Start of Document passage

Saturday, December 18, 2010

Drummer Boy

This is Drummer with Zaq.  Drummer is three years old.  He is a gift of the most amazing magnitude who has come to be part of our family.

I told a friend in Bible Study Fellowship that we were looking for an adult Bernese that needed a new home.  She shows German Shorthair Pointers, so I didn't hold out a lot of hope for any referrals from her.  However, she told us about a dog show where many Bernese were entered to compete; and we attended that show.

We met a lot of wonderful dogs and a few promising breeders.  But we're not in a season where we can raise a puppy just now.  Among those breeders, however, was a woman who said she had a 3-year old male that needed a new home.  She invited us to come visit her, and we did - just one week later.

End of Document passage
Start of Data entries

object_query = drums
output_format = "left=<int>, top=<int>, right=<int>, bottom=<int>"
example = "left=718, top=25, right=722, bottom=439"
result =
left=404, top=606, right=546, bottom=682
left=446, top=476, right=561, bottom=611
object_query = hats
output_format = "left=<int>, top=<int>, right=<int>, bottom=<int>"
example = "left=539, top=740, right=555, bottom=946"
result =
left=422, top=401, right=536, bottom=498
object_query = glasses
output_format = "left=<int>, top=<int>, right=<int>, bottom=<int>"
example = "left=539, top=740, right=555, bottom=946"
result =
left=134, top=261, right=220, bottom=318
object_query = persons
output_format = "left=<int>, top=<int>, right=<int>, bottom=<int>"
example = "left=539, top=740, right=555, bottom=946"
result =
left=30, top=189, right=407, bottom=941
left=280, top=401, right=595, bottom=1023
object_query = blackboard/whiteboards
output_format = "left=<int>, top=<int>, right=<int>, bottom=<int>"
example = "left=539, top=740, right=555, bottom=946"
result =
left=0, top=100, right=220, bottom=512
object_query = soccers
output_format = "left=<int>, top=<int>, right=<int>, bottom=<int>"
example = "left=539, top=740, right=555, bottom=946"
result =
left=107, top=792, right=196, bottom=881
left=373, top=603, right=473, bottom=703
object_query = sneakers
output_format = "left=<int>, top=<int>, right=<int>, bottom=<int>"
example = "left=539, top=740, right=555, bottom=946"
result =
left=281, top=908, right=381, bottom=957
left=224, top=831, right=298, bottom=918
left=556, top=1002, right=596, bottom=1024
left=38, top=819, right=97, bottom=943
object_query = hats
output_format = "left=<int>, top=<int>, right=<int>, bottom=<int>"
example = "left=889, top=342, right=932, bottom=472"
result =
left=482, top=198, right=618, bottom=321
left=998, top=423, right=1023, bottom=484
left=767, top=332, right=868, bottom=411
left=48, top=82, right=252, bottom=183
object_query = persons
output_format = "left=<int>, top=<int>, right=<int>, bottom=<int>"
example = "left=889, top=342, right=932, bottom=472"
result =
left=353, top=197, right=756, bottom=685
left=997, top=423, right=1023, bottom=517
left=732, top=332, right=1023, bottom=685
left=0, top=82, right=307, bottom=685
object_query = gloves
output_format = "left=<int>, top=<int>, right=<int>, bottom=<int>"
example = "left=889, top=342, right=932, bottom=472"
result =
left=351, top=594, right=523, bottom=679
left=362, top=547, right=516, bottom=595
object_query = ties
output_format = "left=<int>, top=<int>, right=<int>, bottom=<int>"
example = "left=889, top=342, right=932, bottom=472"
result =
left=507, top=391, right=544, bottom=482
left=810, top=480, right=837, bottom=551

End of Data entries

## Problem set
- 1) In the blog post about Drummer, what breed does the friend from Bible Study Fellowship show?
- 2) Continue the blog post about Drummer from its last sentence.
The rows are drawn from a separate source and have no connection to the text.

## In response
- 1) German Shorthair Pointers.

- 2)
We brought Zaq with us so that she could see how we took care of him and observe his behavior.  We met Drummer and probably spent four hours visiting with her and taking the boys for a test walk together.  Everyone forgot that lunch should have happened at some point.  We were that focused on the dogs.  We decided that we'd like to try a week with Drummer at home and make sure that everything went well with Zaq and our routines.  The breeder loaned us a kennel and a few other things and we piled in the car and went home.

The first night, we hauled that huge kennel up to the walk-in closet in our room - a place where Zaq will hide when there is a scary thunderstorm or fireworks.  It's small enough to feel safe, but open to our bedroom.  Drummer slept in his kennel and Zaq on the bed - a huge treat for him.

Just a side note here.  It's not really part of the story, but Zaq is a bed hog.  He kicks and pushes (only half aware) and sprawls on his back.  Our bed bed barely held the three of us!

After a couple nights of that, we transitioned the boys back to the downstairs; and they did just fine.  Drummer had a kennel if he needed to feel secure.  Zaq had his bed and a "blanky" to cuddle up with.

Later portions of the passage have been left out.